• [TASK] Could you reproduce, word for word, the rows starting at the line that has "this 976×549 image." and ending after the line that has "burnt window opening [227, 282, 276, 346]", with both of those lines included?

• [DATA SECTION]
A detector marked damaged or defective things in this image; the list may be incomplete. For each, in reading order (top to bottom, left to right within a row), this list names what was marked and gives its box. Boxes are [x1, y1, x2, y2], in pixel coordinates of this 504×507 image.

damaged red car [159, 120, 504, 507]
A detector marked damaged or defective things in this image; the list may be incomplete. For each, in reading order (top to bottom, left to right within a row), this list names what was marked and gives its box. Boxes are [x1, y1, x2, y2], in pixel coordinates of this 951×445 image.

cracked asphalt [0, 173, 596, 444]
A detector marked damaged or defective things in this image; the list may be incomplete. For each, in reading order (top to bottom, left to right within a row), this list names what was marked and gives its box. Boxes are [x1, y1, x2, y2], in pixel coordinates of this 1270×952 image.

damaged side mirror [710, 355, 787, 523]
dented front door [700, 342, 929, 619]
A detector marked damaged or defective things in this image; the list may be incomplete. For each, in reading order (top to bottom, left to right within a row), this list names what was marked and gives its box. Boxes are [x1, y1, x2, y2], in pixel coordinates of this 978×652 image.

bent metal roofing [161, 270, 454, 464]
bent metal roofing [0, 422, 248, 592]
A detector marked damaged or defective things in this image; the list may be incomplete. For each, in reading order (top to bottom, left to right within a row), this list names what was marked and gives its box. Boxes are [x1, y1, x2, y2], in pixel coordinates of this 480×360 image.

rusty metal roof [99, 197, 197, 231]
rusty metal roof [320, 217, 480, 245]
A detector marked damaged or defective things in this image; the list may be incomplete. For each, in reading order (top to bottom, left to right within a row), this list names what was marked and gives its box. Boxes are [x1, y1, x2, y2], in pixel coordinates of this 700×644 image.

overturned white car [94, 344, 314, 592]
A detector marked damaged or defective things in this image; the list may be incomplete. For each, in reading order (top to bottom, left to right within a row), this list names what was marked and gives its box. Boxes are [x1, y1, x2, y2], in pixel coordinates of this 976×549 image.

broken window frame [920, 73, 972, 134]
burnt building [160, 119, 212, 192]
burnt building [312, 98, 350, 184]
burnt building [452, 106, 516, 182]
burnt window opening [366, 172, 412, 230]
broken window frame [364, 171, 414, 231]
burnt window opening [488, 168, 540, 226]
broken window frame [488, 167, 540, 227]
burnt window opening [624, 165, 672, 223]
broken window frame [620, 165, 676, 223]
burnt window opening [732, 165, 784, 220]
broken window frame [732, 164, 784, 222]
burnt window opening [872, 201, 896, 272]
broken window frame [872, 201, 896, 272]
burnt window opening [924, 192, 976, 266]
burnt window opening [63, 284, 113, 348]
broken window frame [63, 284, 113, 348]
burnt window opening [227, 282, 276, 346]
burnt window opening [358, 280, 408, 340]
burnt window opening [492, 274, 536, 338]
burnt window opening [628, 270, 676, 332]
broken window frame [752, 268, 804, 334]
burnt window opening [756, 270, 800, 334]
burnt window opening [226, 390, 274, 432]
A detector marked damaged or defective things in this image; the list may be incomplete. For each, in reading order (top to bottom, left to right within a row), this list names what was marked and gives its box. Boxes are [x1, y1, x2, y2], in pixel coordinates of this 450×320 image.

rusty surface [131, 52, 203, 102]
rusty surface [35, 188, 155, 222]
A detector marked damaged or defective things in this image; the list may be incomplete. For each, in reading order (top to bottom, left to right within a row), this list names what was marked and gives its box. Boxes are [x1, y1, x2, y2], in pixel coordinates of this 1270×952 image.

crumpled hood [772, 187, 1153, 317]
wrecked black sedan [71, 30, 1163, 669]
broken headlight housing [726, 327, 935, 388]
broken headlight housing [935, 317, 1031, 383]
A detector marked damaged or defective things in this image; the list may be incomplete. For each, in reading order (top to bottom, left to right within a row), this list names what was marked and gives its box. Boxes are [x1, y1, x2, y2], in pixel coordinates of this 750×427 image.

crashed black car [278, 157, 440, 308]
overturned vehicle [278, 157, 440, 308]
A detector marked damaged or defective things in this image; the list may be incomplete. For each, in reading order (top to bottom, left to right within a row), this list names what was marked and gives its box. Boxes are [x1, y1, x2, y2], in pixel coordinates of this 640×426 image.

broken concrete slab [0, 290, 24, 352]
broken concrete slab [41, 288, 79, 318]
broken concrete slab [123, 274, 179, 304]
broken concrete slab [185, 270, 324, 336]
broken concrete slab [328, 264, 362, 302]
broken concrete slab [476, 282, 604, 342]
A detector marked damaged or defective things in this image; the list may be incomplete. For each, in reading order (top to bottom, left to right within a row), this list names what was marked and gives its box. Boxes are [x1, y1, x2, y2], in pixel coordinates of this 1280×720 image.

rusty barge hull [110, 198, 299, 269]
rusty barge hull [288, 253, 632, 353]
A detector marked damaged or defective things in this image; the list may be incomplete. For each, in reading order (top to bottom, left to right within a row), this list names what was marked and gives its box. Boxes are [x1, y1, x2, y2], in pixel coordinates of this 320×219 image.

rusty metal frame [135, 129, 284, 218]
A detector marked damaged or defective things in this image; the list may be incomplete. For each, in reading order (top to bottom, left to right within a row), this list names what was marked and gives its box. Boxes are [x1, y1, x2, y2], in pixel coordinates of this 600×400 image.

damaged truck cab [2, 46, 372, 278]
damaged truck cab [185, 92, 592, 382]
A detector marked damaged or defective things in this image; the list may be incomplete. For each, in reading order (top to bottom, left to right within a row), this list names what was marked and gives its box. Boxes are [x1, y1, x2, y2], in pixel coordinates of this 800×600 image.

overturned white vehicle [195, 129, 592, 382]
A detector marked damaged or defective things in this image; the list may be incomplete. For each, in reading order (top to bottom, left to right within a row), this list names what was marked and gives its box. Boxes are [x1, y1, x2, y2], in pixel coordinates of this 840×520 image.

• [PROBLEM SOLUTION]
A detector marked damaged or defective things in this image; the list may be incomplete. For each, in reading order (top to bottom, left to right within a row), this list names what was marked and gives its box. Boxes are [x1, y1, x2, y2], in pixel coordinates of this 976×549 image.

broken window frame [920, 73, 972, 134]
burnt building [160, 119, 212, 192]
burnt building [312, 98, 350, 184]
burnt building [452, 106, 516, 182]
burnt window opening [366, 172, 412, 230]
broken window frame [364, 171, 414, 231]
burnt window opening [488, 168, 540, 226]
broken window frame [488, 167, 540, 227]
burnt window opening [624, 165, 672, 223]
broken window frame [620, 165, 676, 223]
burnt window opening [732, 165, 784, 220]
broken window frame [732, 164, 784, 222]
burnt window opening [872, 201, 896, 272]
broken window frame [872, 201, 896, 272]
burnt window opening [924, 192, 976, 266]
burnt window opening [63, 284, 113, 348]
broken window frame [63, 284, 113, 348]
burnt window opening [227, 282, 276, 346]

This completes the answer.